Study protocol of a phase II clinical trial of oral metformin for the intravesical treatment of non-muscle invasive bladder cancer.

BACKGROUND: Non-muscle-invasive bladder cancer (NMIBC) is the most common neoplasm of the urinary tract and requires life-long invasive surveillance to detect disease recurrence. Currently, there are no effective oral therapies that delay disease recurrence or progression. We recently demonstrated that in mice, metformin accumulates unchanged in the urine. Urothelial cells are exposed to metformin concentrations ~ 240-fold higher than in serum. This was effective in the treatment of mouse bladder cancer models. METHODS: We describe the protocol of a multi-centre, open-label, phase II clinical trial of metformin in up to 49 evaluable patients with intermediate-risk NMIBC with the aim to determine the overall response to administration of oral metformin for 3 months on a marker tumour deliberately left following transurethral resection of multiple, papillary NMIBC tumours. All patients will receive metformin orally at doses up to 3000 mg per day. Metformin treatment will start within 2 weeks following transurethral resection of all tumours except one marker lesion. After 3 months of metformin treatment, the effect of metformin on the marker lesion is evaluated by cystoscopy and biopsy under anaesthesia. Residual tumour, if present at this evaluation, will be resected. In case of complete disappearance of the marker lesion, the former tumour area will be biopsied. The primary outcome is the complete response rate of the marker lesion, as determined by decentralised scoring of pre- and post-treatment cystoscopy images by expert independent urologists. Secondary outcomes are the partial response rate, overall safety of metformin and the duration of the time to recurrence.

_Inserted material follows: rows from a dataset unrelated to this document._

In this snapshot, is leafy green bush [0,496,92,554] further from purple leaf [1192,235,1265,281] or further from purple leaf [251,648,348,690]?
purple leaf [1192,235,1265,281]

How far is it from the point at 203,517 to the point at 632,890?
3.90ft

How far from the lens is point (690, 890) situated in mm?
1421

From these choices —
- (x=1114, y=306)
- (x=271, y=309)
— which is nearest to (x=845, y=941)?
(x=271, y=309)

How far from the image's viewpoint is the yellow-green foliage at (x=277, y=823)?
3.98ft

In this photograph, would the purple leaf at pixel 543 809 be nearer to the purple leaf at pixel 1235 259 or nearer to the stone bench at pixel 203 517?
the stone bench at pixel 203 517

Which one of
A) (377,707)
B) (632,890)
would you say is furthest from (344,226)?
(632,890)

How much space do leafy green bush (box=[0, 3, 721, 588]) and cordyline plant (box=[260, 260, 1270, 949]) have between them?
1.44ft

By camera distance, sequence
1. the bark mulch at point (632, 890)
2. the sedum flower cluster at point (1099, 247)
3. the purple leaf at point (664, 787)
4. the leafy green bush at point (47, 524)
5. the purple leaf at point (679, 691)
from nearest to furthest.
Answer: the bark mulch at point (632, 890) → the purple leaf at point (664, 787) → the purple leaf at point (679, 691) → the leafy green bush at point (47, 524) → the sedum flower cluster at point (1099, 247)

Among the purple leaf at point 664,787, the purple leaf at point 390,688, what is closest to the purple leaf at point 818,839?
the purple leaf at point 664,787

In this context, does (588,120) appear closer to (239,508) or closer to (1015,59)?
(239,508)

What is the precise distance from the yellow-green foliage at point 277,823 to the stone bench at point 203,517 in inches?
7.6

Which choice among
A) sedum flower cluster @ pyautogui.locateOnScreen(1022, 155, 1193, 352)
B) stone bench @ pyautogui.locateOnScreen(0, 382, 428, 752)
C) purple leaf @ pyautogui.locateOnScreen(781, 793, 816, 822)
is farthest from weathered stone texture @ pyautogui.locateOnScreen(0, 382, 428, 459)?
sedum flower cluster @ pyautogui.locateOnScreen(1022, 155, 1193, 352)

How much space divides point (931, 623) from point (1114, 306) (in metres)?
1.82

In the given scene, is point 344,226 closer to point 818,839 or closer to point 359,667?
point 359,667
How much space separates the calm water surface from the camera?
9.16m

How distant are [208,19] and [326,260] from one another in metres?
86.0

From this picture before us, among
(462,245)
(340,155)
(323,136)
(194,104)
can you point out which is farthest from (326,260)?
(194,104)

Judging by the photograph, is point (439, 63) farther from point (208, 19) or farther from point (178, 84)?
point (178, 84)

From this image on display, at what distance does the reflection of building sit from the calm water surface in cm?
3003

DISCUSSION: Preclinical studies show the potential role of oral metformin treatment in the management of NMIBC. It could offer an alternative to current adjuvant intravesical treatment. If positive, the reported results of this study could warrant further phase III trials to compare the efficacy of metformin against current treatments of intravesical installations with chemotherapy or Bacillus Calmette-Guérin (BCG). TRIAL REGISTRATION: This trial is registered in ClinicalTrials.gov under NCT03379909.